* Page text
Blade Runner, a film by Ridley Scott, based on Do Androids Dream of Electric Sheep is set in the distant future and follows Deckard, a hard-boiled cop on the streets of LA as he is forced out of retirement for one last job. We follow Deckard, as he hunts down fugitive AI machines known as replicants. The Tyrell Corporation makes the replicants, which are almost indistinguishable from humans; used as slave labour on off-world colonies. As the machines become more able to simulate human behavior they have both begin to question why they are here (exists) and why they should work without self fulfilling purpose. The Tyrell Corporation control the replicants through human confines, such as memory and its symbiotic identification of self, rather than overt restrictive programming. The Nexus-6 is given a four year life span as an extra safeguard, these restrictions and those placed on Deckard -coerced by his old captain to take on the job- suggests that people have become machines. This film has been described as postmodern and aesthetically film noir, playing heavily on 21st century Zeitgeist.
Postmodern future imaginings are experienced in two terms schizophrenia and pastiche. Blade Runner recognises this through the fusing of human and machine narratives in Tyrell’s Frankensteinian pursuit of a prelapsarian ideal. Fredric Jameson’s ‘Postmodernism or the cultural logic of late capitalism’ holds pastiche as an effacement of key boundaries and separations, a process of erosion of distinctions. Indeed the four year life span is symptomatic of the failure of humanity to trust its creation to be better than itself. The postmodern predicament in Blade Runner is highlighted by the replicants experience through their loss of self-determination and identification. The androids failure to construct an individual history, and place ‘I’ in a cogent recognisable present stems from the loss of memory coupled with the loss of history.

* Given entries
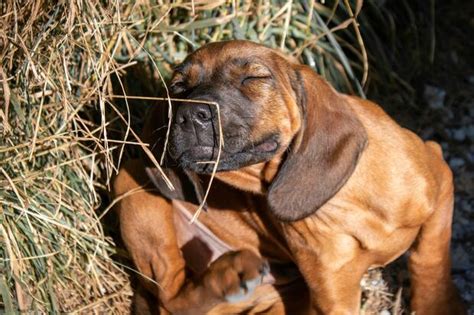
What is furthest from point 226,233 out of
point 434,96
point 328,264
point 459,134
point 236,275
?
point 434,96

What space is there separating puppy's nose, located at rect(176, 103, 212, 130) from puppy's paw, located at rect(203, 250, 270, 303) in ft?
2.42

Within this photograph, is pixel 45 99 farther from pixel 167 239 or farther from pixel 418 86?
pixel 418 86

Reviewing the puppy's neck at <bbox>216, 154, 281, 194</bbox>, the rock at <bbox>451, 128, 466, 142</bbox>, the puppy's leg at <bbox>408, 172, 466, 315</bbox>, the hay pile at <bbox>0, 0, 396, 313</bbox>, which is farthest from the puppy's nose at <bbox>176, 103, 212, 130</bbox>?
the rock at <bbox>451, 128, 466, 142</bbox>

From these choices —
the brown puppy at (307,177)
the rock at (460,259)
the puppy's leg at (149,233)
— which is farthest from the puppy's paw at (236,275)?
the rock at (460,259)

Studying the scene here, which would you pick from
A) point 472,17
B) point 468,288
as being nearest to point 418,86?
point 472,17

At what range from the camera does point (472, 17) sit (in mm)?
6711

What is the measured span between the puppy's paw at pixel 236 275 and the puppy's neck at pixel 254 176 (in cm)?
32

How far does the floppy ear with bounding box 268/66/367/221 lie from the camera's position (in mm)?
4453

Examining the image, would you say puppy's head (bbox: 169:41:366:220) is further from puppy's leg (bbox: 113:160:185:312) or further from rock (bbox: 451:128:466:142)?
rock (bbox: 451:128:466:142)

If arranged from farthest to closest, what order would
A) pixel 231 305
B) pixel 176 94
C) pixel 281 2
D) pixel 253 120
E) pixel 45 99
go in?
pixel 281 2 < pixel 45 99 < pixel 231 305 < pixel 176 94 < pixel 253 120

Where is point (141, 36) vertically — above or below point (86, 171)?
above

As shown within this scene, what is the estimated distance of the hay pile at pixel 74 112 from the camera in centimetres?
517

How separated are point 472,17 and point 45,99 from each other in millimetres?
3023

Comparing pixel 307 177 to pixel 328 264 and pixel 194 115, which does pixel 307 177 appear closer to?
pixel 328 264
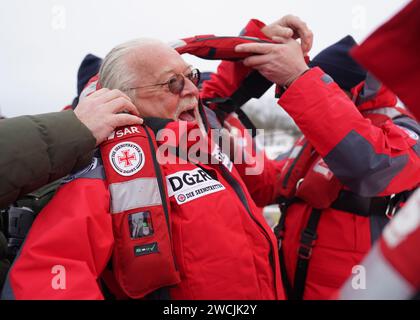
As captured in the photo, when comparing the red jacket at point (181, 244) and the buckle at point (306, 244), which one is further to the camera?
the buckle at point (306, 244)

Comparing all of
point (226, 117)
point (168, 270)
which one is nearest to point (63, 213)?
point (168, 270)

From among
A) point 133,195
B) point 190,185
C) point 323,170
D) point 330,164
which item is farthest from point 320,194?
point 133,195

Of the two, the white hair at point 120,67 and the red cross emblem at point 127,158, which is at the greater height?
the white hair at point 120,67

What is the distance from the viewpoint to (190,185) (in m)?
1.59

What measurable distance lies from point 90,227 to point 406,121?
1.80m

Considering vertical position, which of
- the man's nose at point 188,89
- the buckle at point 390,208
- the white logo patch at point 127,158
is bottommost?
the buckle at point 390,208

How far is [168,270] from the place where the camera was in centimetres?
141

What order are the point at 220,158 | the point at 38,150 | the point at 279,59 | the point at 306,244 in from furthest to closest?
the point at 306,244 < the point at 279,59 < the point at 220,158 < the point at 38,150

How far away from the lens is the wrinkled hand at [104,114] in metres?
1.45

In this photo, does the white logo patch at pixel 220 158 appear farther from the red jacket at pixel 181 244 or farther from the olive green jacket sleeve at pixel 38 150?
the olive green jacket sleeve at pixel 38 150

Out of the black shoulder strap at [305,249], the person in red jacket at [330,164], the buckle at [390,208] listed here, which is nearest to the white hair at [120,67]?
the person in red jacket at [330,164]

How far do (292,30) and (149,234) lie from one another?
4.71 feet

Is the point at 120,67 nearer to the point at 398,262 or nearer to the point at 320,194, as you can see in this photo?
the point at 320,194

* Action item
Please extend the discussion of Blade Runner, starting right after its final sentence on the loss of memory and history.

* Task output
Giuliana Bruno’s postmodern reading of Blade Runner contends that Rachael’s move from simulation to replicant and successful journey to humanism is through the Oedipal void. The replicants Oedipal search for their parental figures as well as Rachael’s sophistication over the other replicants, is granted through her memories and imagined relationship with a Freudian mother. In no uncertain terms Roy Batty acts within the confines of his context, he rejects his father Tyrell and tellingly he subsequently murders Tyrell by blinding him. In doing so Roy forsakes the father and confirms that he has no tie to his history. Along with his short life span Roy’s agency is curtailed by the schema of his context, he works as a mirror, to be put up to Deckard’s rugged individualistic persona which is subject to the similar castration of agency.
Science fiction uses dystopian images and city politics as a backdrop for present social phenomenas brought to there ultimate fruition. Through an ultimate gaze the science fiction geography opens the possibility to see the whole of a social geography which is otherwise exclusive whether a village or a cityscape. Blade Runner follows a long history of science fictions around the machinations of the city. Set as a future L.A. the film takes on the postmodern redefinition of the city. The city in this film functions as a extended metaphor about the relationship between the human and machine in 21st century modernity. It provides a symbiotic relationship between place and space and asks crucial questions of the way we govern and organise our world.